楽器の性質は、人の特性を惹きつけるもの。たとえば、そのコントロールの難しさからギネスワールドレコードで「もっとも難しい木管楽器」と認定され、リード(葦で作られた吹き口)を自分で作らなければならないオーボエは、職人気質の人を呼び寄せると言われています。
このたびは、第88回日本音楽コンクールで優勝を果たしたオーボエの 山本 楓(やまもと かえで)さん のインタビューをお送りします。楓さん曰く、「リードはいくら愛を注いで作ってもよいものができるとは限らない」ため、「何度も裏切られて裏切られて、たまに報われる」ような苦労があるにも関わらず「その独特の音色に魅せられてしまった」のがオーボエ奏者なのだと言います。今回のインタビューでは、2020年2月末に終えたコンクールのガラコンサートのようすから、コンクール挑戦中の心境、学生時代や留学中のお話をうかがっていきます。
山本 楓(やまもと かえで)
栃木県出身。東京藝術大学を卒業後、同大学大学院音楽研究科、及び英国王立音楽院にて修士課程を修了。
2013年第18回コンセール・マロニエ21木管部門第2位。2017年第34回日本管打楽器コンクール入選。2019年第88回日本音楽コンクール第1位、あわせて瀬木賞受賞。
これまでにオーボエを斎藤享久、田渕哲也、河野剛、青山聖樹、和久井仁、小畑善昭、C.ニックリンの各氏に師事。コールアングレをS.ボーリング氏に、バロックオーボエを三宮正満氏とK.スプレッケルセン氏に師事。
現在は、都内のオーケストラを中心に客演を務める他、アンサンブルやソロでも積極的に演奏活動を行なっている。
ぱんだウインドオーケストラ、MCFオーケストラとちぎ メンバー。
※インタビューは2020年3月上旬に電話で実施しました。
日本音楽コンクール、三度目の挑戦
– 改めまして、日本音楽コンクール優勝おめでとうございます。まずは先日終えたばかりのガラコンサートのことを聞かせてください。
「ガラコンサートではユージン・グーセンス(1893 – 1962)のオーボエ協奏曲を演奏しました。グーセンスは弟のレオン・グーセンス(1897 – 1988)が本当にすばらしいオーボエ奏者で、彼の演奏は今聴いても『この時代にこんな工夫とアイデアをもって演奏をした人がいるのか……!』と思わせられることがたくさんあります。
このオーボエ協奏曲はそんな弟のために作曲家のお兄さんが書いたもので、編成も大きいからなかなか演奏機会に恵まれないけれど、ずっとやってみたいと思っていたんです。ガラコンサートに出演させていただけることになって『せっかくの機会だから!』とダメ元で希望してみたら演奏できることになって、わたしも初めて取り組みました。

課題の指示
1 > インタビュー本文の「このオーボエ協奏曲はそんな弟」から「たしも初めて取り組みました。」までを、「作曲家」を「音楽家」に置き換えて書き直してください。
2 > インタビュー本文によると、このインタビューはいつ、どのような方法で実施されましたか。

[空間に関する質問エントリ]
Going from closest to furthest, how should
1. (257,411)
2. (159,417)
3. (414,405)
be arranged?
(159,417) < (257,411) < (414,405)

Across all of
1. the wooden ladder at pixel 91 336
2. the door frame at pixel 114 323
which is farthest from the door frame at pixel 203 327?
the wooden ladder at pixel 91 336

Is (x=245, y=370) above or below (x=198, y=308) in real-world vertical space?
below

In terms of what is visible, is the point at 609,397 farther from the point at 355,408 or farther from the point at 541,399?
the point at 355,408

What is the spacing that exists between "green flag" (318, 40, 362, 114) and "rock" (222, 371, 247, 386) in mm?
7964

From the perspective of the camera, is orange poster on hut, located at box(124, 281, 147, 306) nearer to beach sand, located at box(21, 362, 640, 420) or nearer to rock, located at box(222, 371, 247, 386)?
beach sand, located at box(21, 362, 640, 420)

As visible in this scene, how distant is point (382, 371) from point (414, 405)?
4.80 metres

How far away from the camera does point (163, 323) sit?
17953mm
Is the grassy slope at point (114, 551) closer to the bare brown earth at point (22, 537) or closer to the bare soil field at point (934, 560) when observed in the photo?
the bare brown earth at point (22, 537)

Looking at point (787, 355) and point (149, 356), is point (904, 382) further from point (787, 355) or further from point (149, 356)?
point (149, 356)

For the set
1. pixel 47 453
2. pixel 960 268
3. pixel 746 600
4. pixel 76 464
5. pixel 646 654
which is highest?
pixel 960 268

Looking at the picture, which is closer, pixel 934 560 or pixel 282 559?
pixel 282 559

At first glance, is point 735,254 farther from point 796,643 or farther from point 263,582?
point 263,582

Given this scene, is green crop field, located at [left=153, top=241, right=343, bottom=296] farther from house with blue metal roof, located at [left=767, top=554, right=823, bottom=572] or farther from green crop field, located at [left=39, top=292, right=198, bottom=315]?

課題別の解答
1 >
このオーボエ協奏曲はそんな弟のために音楽家のお兄さんが書いたもので、編成も大きいからなかなか演奏機会に恵まれないけれど、ずっとやってみたいと思っていたんです。ガラコンサートに出演させていただけることになって『せっかくの機会だから!』とダメ元で希望してみたら演奏できることになって、わたしも初めて取り組みました。

2 > 2020年3月上旬に電話で実施されました。